--- Your goal ---
Across the entries that follow, count the lines with the string "Islamophobia" and reply with that count alone.

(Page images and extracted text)
○ ○ ○ ○
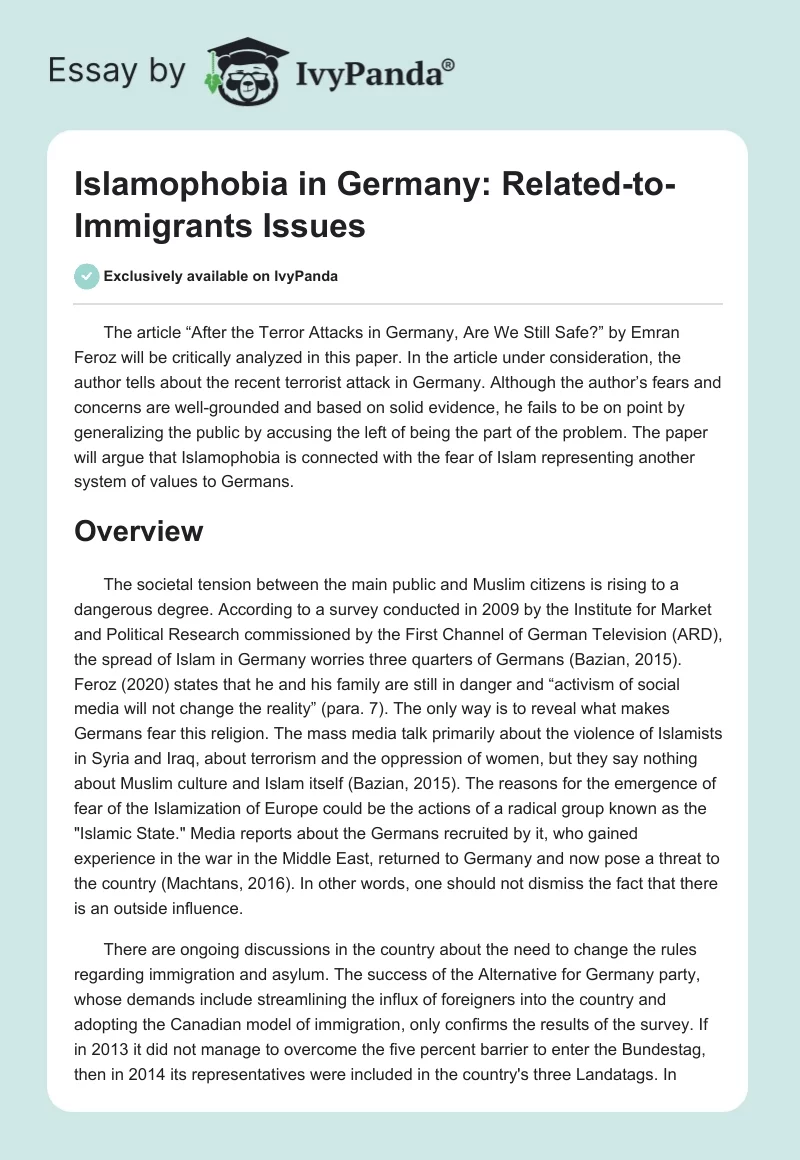 Essay by IvyPanda®

Islamophobia in Germany: Related-to-Immigrants Issues

Exclusively available on IvyPanda

The article “After the Terror Attacks in Germany, Are We Still Safe?” by Emran Feroz will be critically analyzed in this paper. In the article under consideration, the author tells about the recent terrorist attack in Germany. Although the author’s fears and concerns are well-grounded and based on solid evidence, he fails to be on point by generalizing the public by accusing the left of being the part of the problem. The paper will argue that Islamophobia is connected with the fear of Islam representing another system of values to Germans.

Overview

The societal tension between the main public and Muslim citizens is rising to a dangerous degree. According to a survey conducted in 2009 by the Institute for Market and Political Research commissioned by the First Channel of German Television (ARD), the spread of Islam in Germany worries three quarters of Germans (Bazian, 2015). Feroz (2020) states that he and his family are still in danger and “activism of social media will not change the reality” (para. 7). The only way is to reveal what makes Germans fear this religion. The mass media talk primarily about the violence of Islamists in Syria and Iraq, about terrorism and the oppression of women, but they say nothing about Muslim culture and Islam itself (Bazian, 2015). The reasons for the emergence of fear of the Islamization of Europe could be the actions of a radical group known as the "Islamic State." Media reports about the Germans recruited by it, who gained experience in the war in the Middle East, returned to Germany and now pose a threat to the country (Machtans, 2016). In other words, one should not dismiss the fact that there is an outside influence.

There are ongoing discussions in the country about the need to change the rules regarding immigration and asylum. The success of the Alternative for Germany party, whose demands include streamlining the influx of foreigners into the country and adopting the Canadian model of immigration, only confirms the results of the survey. If in 2013 it did not manage to overcome the five percent barrier to enter the Bundestag, then in 2014 its representatives were included in the country's three Landatags. In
○ ○ ○ ○
--- Solution ---
2